Systems and Means of Informatics
2022, Volume 32, Issue 4, pp 14-20
DETECTION OF DISTRIBUTION DRIFT
- A. A. Grusho
- N. A. Grusho
- M. I. Zabezhailo
- D. V. Smirnov
- E. E. Tmonina
- S. Ya. Shorgin
Abstract
Changing the properties of the data being collected is often referred to as data drift (various options for shifting the characteristics of the data).
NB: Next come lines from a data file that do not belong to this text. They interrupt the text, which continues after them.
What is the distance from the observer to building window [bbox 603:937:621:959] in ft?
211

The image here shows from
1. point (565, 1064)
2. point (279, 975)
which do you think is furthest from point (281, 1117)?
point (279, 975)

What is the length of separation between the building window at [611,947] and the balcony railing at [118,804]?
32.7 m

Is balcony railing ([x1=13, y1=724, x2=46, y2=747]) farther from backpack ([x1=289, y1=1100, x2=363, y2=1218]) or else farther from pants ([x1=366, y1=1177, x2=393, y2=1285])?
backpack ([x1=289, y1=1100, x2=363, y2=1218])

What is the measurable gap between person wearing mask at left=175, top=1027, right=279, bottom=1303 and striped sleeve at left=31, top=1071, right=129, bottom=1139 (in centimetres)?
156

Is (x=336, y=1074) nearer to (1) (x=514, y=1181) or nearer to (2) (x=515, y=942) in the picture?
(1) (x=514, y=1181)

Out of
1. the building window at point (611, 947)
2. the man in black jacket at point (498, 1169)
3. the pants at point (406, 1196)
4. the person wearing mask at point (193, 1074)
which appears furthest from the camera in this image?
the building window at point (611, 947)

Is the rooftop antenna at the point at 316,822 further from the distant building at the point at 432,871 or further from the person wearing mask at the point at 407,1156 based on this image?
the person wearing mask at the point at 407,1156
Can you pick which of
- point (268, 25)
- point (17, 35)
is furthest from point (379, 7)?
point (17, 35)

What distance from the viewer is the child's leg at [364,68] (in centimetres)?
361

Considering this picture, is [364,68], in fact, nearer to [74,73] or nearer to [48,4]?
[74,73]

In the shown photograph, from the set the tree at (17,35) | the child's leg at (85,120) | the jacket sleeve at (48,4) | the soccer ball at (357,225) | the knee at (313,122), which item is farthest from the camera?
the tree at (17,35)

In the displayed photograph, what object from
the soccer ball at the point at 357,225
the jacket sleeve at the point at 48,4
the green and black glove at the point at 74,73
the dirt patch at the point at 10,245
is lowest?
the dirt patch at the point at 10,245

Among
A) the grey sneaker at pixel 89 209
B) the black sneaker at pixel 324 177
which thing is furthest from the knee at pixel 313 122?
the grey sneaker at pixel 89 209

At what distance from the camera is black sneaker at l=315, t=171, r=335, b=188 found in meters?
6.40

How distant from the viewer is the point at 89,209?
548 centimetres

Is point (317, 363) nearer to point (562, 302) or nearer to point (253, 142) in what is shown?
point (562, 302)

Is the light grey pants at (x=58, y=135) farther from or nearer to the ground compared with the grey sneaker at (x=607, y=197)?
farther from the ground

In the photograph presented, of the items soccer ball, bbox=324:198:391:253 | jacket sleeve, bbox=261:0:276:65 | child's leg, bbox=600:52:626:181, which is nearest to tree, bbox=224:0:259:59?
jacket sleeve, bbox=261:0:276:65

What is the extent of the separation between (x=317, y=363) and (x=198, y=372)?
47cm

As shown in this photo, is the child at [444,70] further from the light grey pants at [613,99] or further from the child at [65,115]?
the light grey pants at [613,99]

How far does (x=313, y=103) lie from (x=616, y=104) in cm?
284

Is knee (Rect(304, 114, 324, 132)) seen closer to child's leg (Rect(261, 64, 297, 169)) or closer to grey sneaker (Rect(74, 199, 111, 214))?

The existence of drift in artificial intelligence system training data often leads to a decrease in the efficiency of machine learning and erroneous solutions of artificial intelligence systems built on these data. In this regard, the problems of detecting drift in machine learning data, the moment of drift formation, and the consequences of changes in training data become relevant. The work proposes a method for detecting the drift of a probability distribution in an arbitrary metric space of large dimension. The method relies on the difference between unknown probability distributions in different regions of the original space in the event of drift. A drift model consisting of two different probability distributions is considered. Using the balls in metric space as the basis of the method allows one to create an efficient algorithm for calculating the ownership of data points to one of the balls associated with different distributions of the drift model.
This circumstance seems to be essential for revealing the drift of a distribution in a high-dimensional space.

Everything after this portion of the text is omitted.